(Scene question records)
****

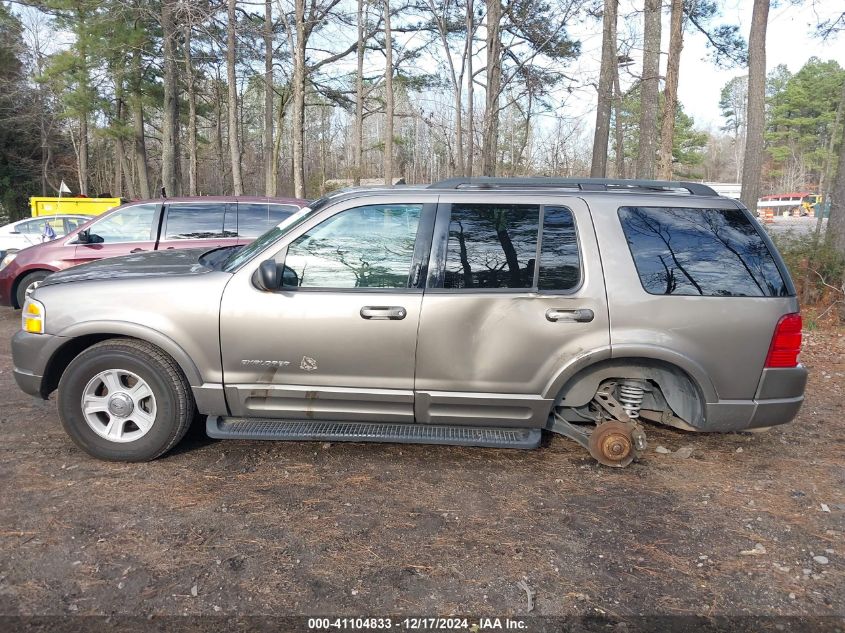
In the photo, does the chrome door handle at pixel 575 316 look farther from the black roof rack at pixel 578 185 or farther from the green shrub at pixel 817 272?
the green shrub at pixel 817 272

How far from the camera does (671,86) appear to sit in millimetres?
14094

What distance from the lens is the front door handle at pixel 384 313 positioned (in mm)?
3436

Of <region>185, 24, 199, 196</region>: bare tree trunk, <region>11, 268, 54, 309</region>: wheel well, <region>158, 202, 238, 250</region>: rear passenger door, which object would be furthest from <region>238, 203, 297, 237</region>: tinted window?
<region>185, 24, 199, 196</region>: bare tree trunk

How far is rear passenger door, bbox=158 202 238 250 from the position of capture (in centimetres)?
755

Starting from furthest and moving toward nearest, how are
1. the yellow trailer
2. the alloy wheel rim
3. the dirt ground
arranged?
the yellow trailer → the alloy wheel rim → the dirt ground

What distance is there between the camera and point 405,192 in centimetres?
365

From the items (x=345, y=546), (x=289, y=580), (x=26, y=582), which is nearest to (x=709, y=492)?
(x=345, y=546)

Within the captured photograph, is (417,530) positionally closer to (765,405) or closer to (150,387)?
(150,387)

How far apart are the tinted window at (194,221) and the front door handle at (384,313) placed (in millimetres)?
4929

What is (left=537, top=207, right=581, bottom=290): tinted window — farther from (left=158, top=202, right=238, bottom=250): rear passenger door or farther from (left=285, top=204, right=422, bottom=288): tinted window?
(left=158, top=202, right=238, bottom=250): rear passenger door

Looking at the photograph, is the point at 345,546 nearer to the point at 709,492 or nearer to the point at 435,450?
the point at 435,450

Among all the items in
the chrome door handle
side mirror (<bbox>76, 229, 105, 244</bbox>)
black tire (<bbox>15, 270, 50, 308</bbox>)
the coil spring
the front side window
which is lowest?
the coil spring

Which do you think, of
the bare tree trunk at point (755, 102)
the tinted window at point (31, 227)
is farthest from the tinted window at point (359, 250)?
the tinted window at point (31, 227)

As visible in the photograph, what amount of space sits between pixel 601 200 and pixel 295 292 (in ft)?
6.73
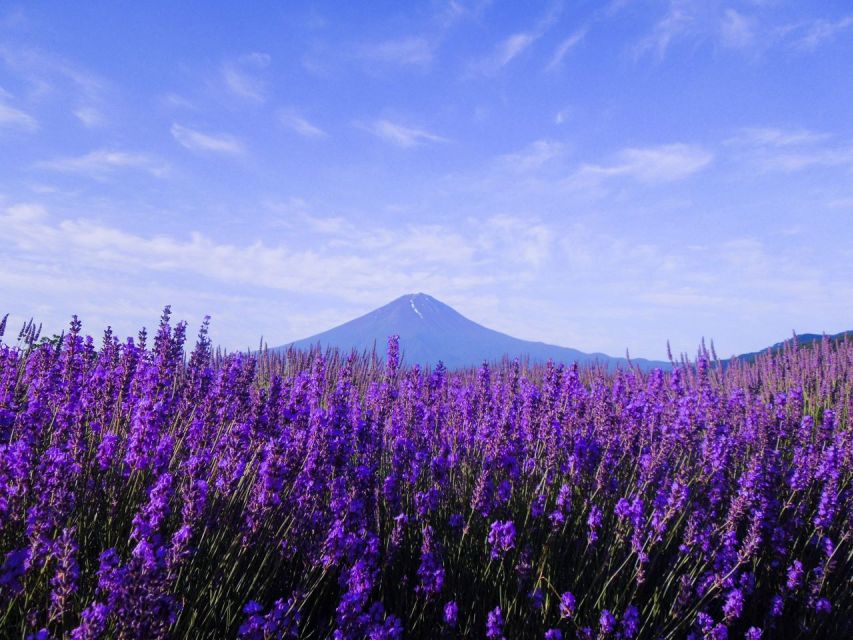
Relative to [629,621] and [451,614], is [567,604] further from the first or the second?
[451,614]

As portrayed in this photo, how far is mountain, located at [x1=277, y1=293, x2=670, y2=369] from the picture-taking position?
128750mm

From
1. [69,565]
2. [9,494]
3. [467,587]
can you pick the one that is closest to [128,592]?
[69,565]

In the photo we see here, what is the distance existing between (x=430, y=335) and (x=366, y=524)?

****

_SET PROBLEM_. Each record must be quoted in full and exactly. Do not include the pictures.

_TASK ANSWER_.
In the photo, does the chrome door handle at pixel 575 316 look farther from the black roof rack at pixel 578 185 or farther from the green shrub at pixel 817 272?
the green shrub at pixel 817 272

How far from the camera does (671,86) appear to sit in millimetres?
14094

What distance from the lens is the front door handle at pixel 384 313 positioned (in mm)?
3436

Of <region>185, 24, 199, 196</region>: bare tree trunk, <region>11, 268, 54, 309</region>: wheel well, <region>158, 202, 238, 250</region>: rear passenger door, which object would be furthest from <region>238, 203, 297, 237</region>: tinted window?
<region>185, 24, 199, 196</region>: bare tree trunk

How far is rear passenger door, bbox=158 202 238 250 from the position of capture (in centimetres)?
755

Starting from furthest and moving toward nearest, how are
1. the yellow trailer
2. the alloy wheel rim
3. the dirt ground
arranged?
the yellow trailer → the alloy wheel rim → the dirt ground

What distance is there between the camera and point 405,192 in centimetres?
365

From the items (x=345, y=546), (x=289, y=580), (x=26, y=582), which is nearest to (x=709, y=492)?
(x=345, y=546)

Within the captured photograph, is (417,530) positionally closer to (765,405) or closer to (150,387)?
(150,387)

How far apart are the tinted window at (194,221) and the front door handle at (384,313) placed (in millimetres)?
4929

What is (left=537, top=207, right=581, bottom=290): tinted window — farther from (left=158, top=202, right=238, bottom=250): rear passenger door or farther from (left=285, top=204, right=422, bottom=288): tinted window?
(left=158, top=202, right=238, bottom=250): rear passenger door

Looking at the photograph, is the point at 345,546 nearer to the point at 709,492 or nearer to the point at 435,450?
the point at 435,450

Among all the items in
the chrome door handle
side mirror (<bbox>76, 229, 105, 244</bbox>)
black tire (<bbox>15, 270, 50, 308</bbox>)
the coil spring
the front side window
which is lowest?
the coil spring

Which do you think, of
the bare tree trunk at point (755, 102)
the tinted window at point (31, 227)
is farthest from the tinted window at point (359, 250)?
the tinted window at point (31, 227)

As visible in the photograph, what amount of space sits between pixel 601 200 and pixel 295 292 (in ft)?
6.73
Relative to [629,621] and [451,614], is [567,604] further from the first or the second?
[451,614]

As portrayed in this photo, how far is mountain, located at [x1=277, y1=293, x2=670, y2=369] from the picture-taking position?
128750mm

From
1. [69,565]
2. [9,494]
3. [467,587]
can you pick the one that is closest to [128,592]?
[69,565]

In the photo we see here, what is the distance existing between (x=430, y=335) and (x=366, y=524)?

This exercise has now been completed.